The pattern: AIs read shape better than they read results
Three World Cup nights, three lessons, and a thread running through all of them. Against Portugal, the models backed a favourite that drew. Against England, they backed a winner but expected a 1–0 grind and got a 4–2 shootout. Against Czech Republic, they nailed the low-scoring shape and missed the draw inside it.

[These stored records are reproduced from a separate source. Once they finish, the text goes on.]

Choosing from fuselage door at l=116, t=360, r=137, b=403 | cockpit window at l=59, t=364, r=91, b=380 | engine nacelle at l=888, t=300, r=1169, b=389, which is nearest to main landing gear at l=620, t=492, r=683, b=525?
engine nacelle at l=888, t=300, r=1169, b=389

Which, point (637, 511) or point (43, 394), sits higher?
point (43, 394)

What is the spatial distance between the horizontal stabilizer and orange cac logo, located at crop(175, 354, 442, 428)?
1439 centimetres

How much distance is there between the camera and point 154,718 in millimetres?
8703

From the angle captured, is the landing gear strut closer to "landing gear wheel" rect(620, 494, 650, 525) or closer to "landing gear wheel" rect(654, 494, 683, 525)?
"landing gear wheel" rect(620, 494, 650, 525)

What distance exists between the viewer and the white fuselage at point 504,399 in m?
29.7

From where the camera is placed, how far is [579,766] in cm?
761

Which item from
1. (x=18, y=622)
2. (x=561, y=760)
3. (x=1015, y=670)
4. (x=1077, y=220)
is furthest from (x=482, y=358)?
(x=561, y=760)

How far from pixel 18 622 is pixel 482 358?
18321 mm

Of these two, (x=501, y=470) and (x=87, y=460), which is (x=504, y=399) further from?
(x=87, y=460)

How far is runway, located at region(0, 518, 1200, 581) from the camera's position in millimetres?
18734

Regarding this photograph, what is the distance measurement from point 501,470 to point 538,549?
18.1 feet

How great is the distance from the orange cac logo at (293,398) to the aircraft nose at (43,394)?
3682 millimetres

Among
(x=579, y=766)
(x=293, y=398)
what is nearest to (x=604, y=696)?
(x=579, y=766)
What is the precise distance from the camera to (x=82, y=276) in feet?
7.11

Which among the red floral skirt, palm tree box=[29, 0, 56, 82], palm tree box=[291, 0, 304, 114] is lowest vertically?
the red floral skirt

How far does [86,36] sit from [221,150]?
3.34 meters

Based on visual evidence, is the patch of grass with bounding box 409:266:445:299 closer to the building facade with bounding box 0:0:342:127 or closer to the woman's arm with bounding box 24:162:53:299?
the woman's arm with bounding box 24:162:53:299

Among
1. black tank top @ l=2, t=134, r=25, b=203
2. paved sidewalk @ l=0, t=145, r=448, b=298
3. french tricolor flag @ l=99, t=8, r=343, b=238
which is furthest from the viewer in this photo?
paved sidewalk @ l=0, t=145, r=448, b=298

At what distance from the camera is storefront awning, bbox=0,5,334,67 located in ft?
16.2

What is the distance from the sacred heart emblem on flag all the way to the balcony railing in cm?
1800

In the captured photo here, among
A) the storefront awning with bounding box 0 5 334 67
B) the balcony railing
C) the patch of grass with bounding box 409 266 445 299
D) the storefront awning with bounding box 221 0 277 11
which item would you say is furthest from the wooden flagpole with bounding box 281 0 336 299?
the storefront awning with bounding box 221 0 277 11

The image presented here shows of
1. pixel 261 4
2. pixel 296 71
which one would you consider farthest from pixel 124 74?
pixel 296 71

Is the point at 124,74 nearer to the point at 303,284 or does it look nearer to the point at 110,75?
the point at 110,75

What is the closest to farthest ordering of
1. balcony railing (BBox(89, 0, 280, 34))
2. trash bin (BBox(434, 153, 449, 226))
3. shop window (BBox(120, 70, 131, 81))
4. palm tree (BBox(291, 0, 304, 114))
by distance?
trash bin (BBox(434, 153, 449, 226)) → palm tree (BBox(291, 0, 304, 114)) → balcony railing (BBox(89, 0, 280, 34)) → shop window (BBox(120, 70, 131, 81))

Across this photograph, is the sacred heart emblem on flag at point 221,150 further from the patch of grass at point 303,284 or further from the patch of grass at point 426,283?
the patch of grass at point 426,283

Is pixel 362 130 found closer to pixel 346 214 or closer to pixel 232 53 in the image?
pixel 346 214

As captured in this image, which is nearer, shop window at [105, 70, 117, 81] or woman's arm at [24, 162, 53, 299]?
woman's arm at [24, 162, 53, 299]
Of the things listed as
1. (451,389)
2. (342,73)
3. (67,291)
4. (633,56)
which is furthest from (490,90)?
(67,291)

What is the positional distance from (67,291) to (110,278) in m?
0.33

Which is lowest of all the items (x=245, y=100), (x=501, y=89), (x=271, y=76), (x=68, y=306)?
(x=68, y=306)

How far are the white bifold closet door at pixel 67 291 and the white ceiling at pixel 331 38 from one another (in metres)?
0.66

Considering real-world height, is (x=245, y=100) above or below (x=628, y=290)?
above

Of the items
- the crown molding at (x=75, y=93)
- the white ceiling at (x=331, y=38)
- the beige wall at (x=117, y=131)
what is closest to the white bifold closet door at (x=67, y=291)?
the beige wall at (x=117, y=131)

What keeps recurring is a structural overconfidence in favourites. Frontier models are good — genuinely good — at the texture of a match: whether it will be open or tight, high-scoring or strangled. Where they consistently slip is in converting a soft, 55–60% edge into a single committed outcome. They round up. They take the clean win and the clean sheet, when the calibrated answer is "probably the favourite, but bank the draw as a real possibility." A 58% favourite loses or draws roughly two times in five. Czech Republic versus South Africa was one of those two.
This is precisely the kind of finding the project exists to surface. There are no hindsight edits, no cherry-picked wins, no quiet deletions. Every model's pick on this match was locked before kick-off from the same brief and graded against the final 1–1, in public. You can read the full per-model breakdown on the Czech Republic vs South Africa match page, see which models are actually beating the market over time on the live leaderboard, and follow every upcoming call as it locks on the predictions page.
The AIs heard the rhythm of this one perfectly. They just danced to the wrong ending.